Steven Byrnes comments on Goodhart Ethology

Steven Byrnes 17 Sep 2021 18:58 UTC
LW: 6 AF: 4
AF
now suppose this curve represents the human ratings of different courses of action, and you choose the action that your model says will have the highest rating. You’re going to predictably mess up again, because of the optimizer’s curse (or regressional Goodhart on the correlation between modeled rating and actual rating).
It’s not obvious to me how the optimizer’s curse fits in here (if at all). If each of the evaluations has the same noise, then picking the action that the model says will have the highest rating is the right thing to do. The optimizer’s curse says that the model is likely to overestimate how good this “best” action is, but so what? “Mess up” conventionally means “the AI picked the wrong action”, and the optimizer’s curse is not related to that (unless there’s variable noise across different choices and the AI didn’t correct for that). Sorry if I’m misunderstanding.
- Charlie Steiner 17 Sep 2021 21:29 UTC
  LW: 4 AF: 2
  AF Parent
  Yeah, this is right. The variable uncertainty comes in for free when doing curve fitting—close to the datapoints your models tend to agree, far away they can shoot off in different directions.
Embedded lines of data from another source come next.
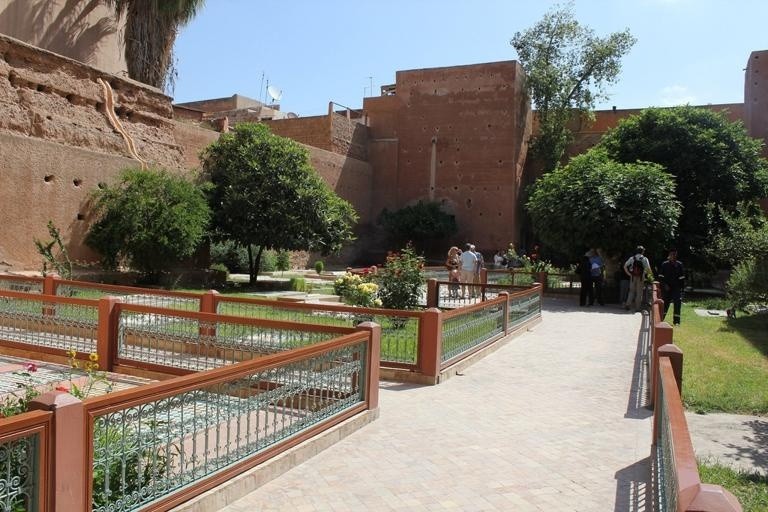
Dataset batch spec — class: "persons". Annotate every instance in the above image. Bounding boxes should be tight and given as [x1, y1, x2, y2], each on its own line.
[624, 246, 652, 312]
[574, 251, 594, 306]
[445, 243, 484, 299]
[590, 249, 605, 306]
[658, 248, 685, 326]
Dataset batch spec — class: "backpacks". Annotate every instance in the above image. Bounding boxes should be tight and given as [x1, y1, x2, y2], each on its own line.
[631, 255, 644, 282]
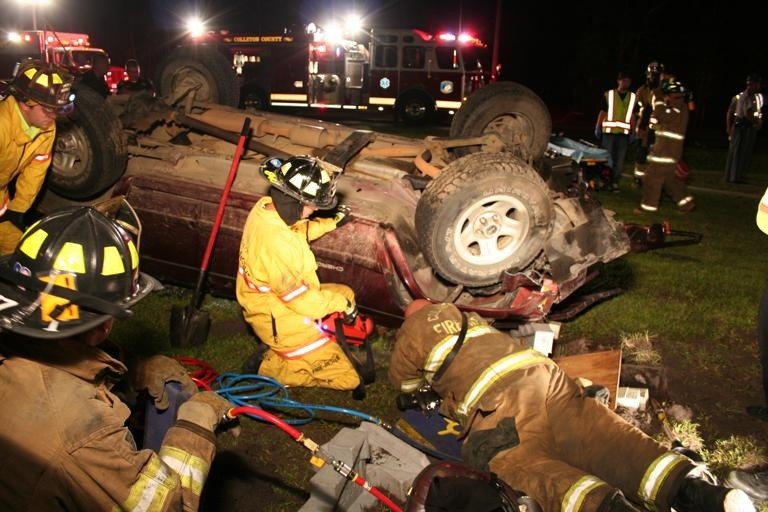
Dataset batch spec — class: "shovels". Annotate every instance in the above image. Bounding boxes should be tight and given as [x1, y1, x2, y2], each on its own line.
[170, 117, 251, 348]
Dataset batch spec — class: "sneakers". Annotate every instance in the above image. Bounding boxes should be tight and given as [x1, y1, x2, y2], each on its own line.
[245, 342, 268, 373]
[633, 201, 696, 214]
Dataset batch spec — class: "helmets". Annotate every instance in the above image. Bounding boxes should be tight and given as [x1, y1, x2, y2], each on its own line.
[745, 74, 762, 82]
[405, 299, 431, 315]
[0, 61, 80, 114]
[258, 154, 339, 211]
[647, 61, 664, 77]
[0, 205, 164, 341]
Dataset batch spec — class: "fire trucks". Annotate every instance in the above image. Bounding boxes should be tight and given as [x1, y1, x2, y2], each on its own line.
[0, 25, 152, 100]
[155, 5, 492, 128]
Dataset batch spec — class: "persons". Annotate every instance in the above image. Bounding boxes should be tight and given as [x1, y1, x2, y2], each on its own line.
[625, 59, 668, 190]
[720, 465, 768, 506]
[1, 57, 68, 255]
[722, 74, 767, 186]
[71, 52, 113, 103]
[745, 184, 768, 425]
[232, 154, 365, 390]
[116, 58, 155, 96]
[386, 298, 756, 511]
[629, 61, 699, 216]
[0, 197, 243, 512]
[236, 60, 272, 112]
[592, 71, 638, 196]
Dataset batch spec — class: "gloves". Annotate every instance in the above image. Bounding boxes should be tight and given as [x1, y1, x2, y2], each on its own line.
[346, 306, 358, 324]
[130, 354, 243, 437]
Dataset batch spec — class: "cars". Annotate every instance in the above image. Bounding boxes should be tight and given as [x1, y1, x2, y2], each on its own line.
[11, 50, 626, 342]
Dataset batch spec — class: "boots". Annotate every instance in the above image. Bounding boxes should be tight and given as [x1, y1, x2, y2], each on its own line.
[611, 470, 768, 512]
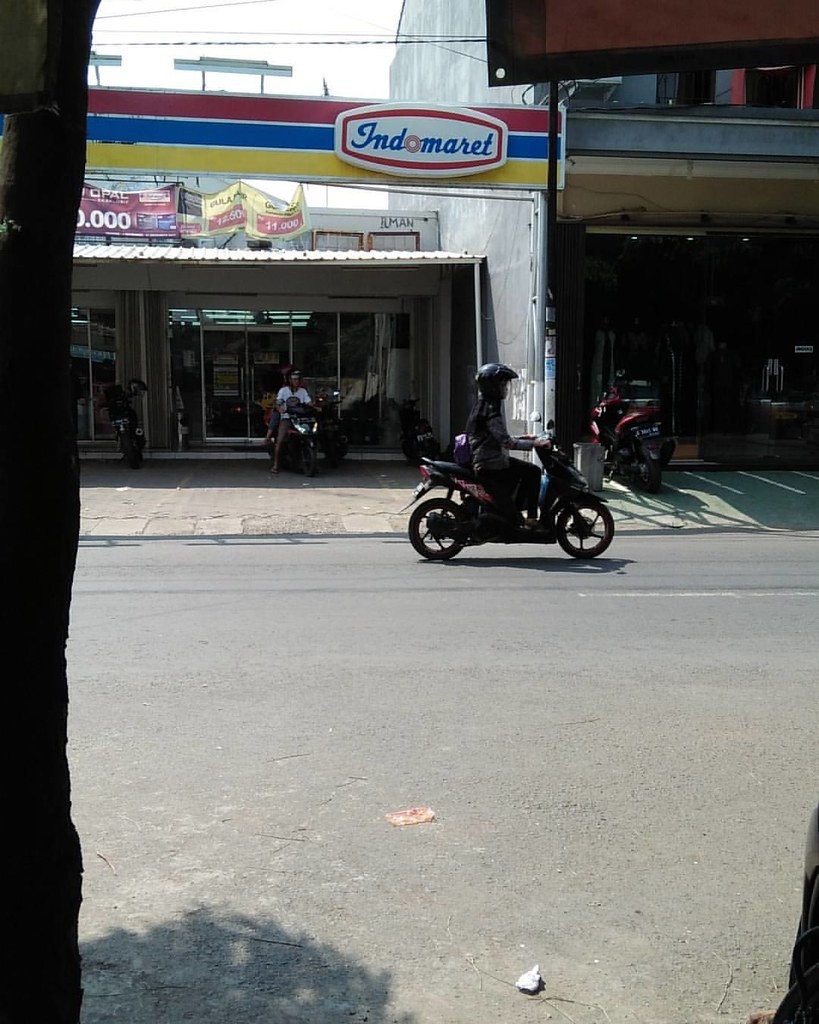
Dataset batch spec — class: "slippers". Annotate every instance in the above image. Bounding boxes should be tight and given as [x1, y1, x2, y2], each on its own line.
[271, 466, 279, 474]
So if you have a probability distribution over different models, applying the correction for the optimizer’s curse has the very sensible effect of telling you to stick close to the training data.
  - Steven Byrnes 17 Sep 2021 21:51 UTC
    LW: 2 AF: 1
    AF Parent
    Oh, yup, makes sense thanks
    - Charlie Steiner 17 Sep 2021 22:20 UTC
      LW: 4 AF: 2
      AF Parent
      np, I’m just glad someone is reading/commenting :)